Could he actually chuck the black man? Let him stew in his own juices in the ghetto? Give him up for good to his pimps and ho's after fifty years of trying to civilize him? Or the fucking climate? More ice than ever on the Antarctic ice shelf, no sea level rise, no apocryphal incineration of Iowa cornfields. Were the dykes of Bernal Heights really worth a second thought? Or the flouncy queers parading from Bay-to-Breakers?
The dam had broken, and long-simmering, long held-in-check abominable presumptions burst forth. It felt good, like a healthy upchucking after a plate of bad fish, a release, a catharsis. He had spent his whole life manufacturing throwaway, cheap things. Life had never been a bowl full of cherries. What was he doing trying to reform a world which had never changed from its Hobbesian vision of being 'solitary, poor, nasty, brutish, and short'? Folly. A waste of time, and he had fallen for it hook, line, and sinker.
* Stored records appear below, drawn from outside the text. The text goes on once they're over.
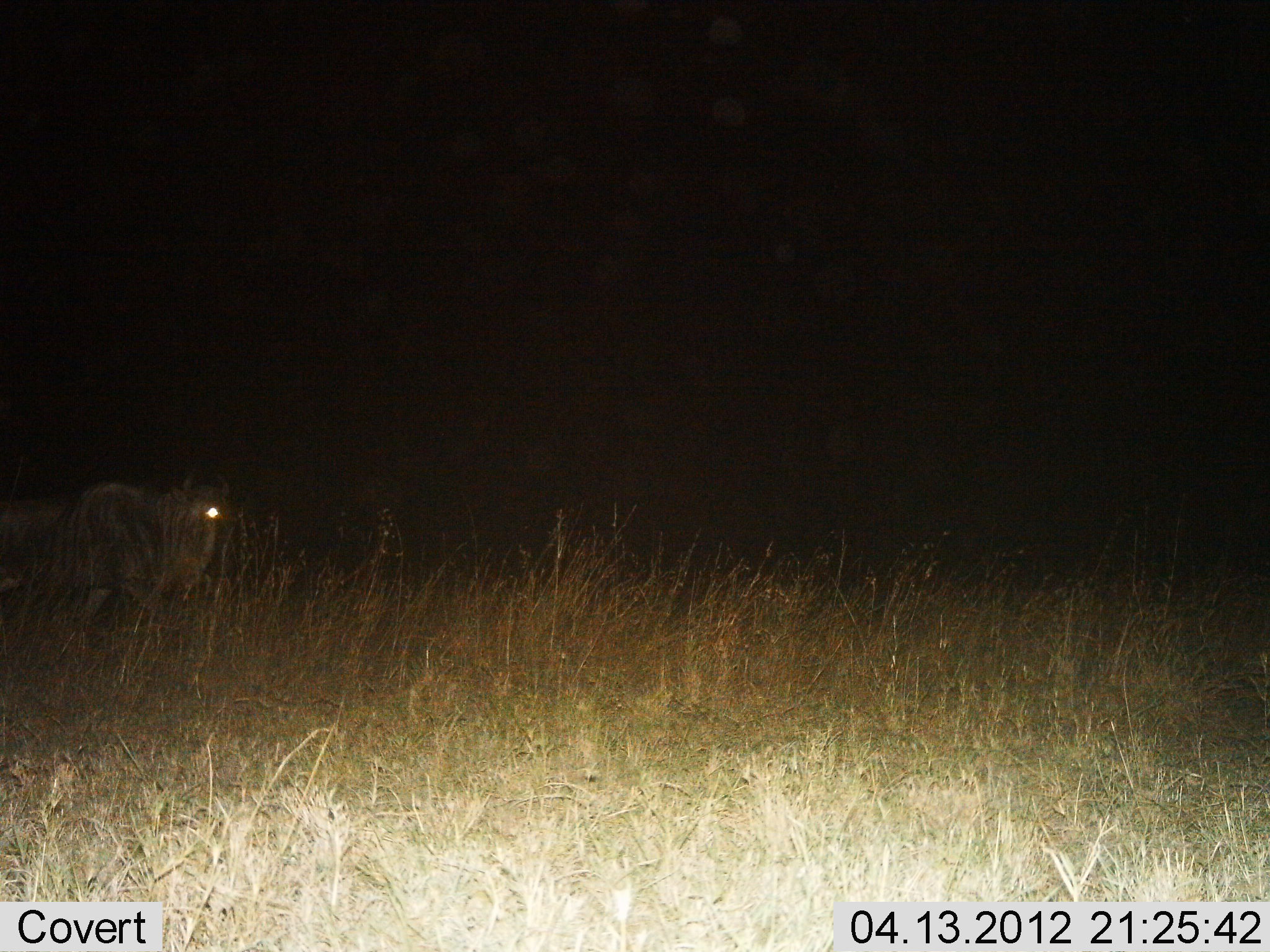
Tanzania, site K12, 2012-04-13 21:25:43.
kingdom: Animalia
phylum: Chordata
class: Mammalia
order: Artiodactyla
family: Bovidae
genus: Connochaetes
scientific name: Connochaetes taurinus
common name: blue wildebeest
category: wildebeest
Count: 1.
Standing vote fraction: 20%.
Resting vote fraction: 0%.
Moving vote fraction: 80%.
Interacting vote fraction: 5%.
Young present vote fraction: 0%.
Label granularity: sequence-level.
'Fuck it', said the new Bob once he had shaken himself out of his self-pity and sickening moroseness.
He had never made much money from his travails, certainly not of the likes of his classmate, Fielding Cabot; but enough to punch his ticket to a small condo not far from the beach in Sarasota, no view of the Gulf, and no swimming pool but a metaphorical step into a new life - the last step perhaps, given his age, but a comforting one nonetheless. He was going to...God forgive him for his apostasy...enjoy himself.